Nucleophilic Reactivity and Oxo/Sulfido Substitution Reactions of MVIO3Groups (M = Mo, W)

Abstract

The nucleophilic reactivity of oxo ligands in the groups M^VIO₃ in the trigonal complexes [(Me₃tacn)MO₃] (M = Mo (1), W (10)) and [(Bu^t₃tach)MO₃] (M = Mo (5), W (14)) has been investigated. Complexes 1/10 can be alkylated with MeOTf to give [(Me₃tacn)MO₂(OMe)]¹⁺ (2/11), silylated with Prⁱ₃SiOTf to form [(Me₃tacn)MO₂(OSiPrⁱ₃)]⁺ (3/12), and protonated with HOTf to yield [(Me₃tacn)MoO₂(OH)]⁺ (4). Similarly, complexes 5/14 can be silylated to [(Bu^t₃tach)MO₂(OSiPrⁱ₃)]⁺ (6/15) and protonated to [(Bu^t₃tach)MO₂(OH)]⁺ (7/16). Products were isolated as triflate salts in yields exceeding 70%. When excess acid was used, the dinuclear μ-oxo species [(Bu^t₃tach)₂M₂O₅]²⁺ (8/17) were obtained. X-ray structures are reported for 2−4, 6−8, 12, and 15−17. All mononuclear complexes have dominant trigonal symmetry with a rhombic distortion owing to a MOR bond (R = Me, SiPrⁱ₃, H), which is longer than MO oxo interactions; the latter exert a substantial trans influence on MN bond lengths.

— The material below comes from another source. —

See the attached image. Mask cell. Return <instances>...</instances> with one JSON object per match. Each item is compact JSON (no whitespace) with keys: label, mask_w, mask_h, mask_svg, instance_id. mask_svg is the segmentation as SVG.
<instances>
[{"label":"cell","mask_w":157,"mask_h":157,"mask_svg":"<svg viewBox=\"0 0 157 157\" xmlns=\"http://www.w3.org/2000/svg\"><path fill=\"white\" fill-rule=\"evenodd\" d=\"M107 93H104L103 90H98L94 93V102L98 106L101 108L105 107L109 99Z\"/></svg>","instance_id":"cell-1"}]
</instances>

Oxo ligands in 5/14 undergo replacement with sulfide. Lawesson's reagent effects formation of [(Bu^t₃tach)MS₃] (9/18), 14 with excess B₂S₃ yields incompletely substituted [(Bu^t₃tach)WOS₂] (20), and 5 with excess B₂S₃ yields [(Bu^t₃tach)Mo^IVO(S₄)] (19). The structures of 9, 19, and 20 are reported. Precedents for M^VIS₃ groups in five- and six-coordinate molecules are limited. This investigation is the first detailed study of the behavior of M^VIO₃ groups in nucleophilic and oxo/sulfido substitution reactions and should be useful in synthetic approaches to the active sites of the xanthine oxidase enzyme family and of certain tungstoenzymes. (Bu^t₃tach = 1,3,5-tri-tert-butyl-1,3,5-triazacyclohexane, Me₃tacn = 1,4,7-trimethyl-1,4,7-triazacyclonane; OTf = triflate).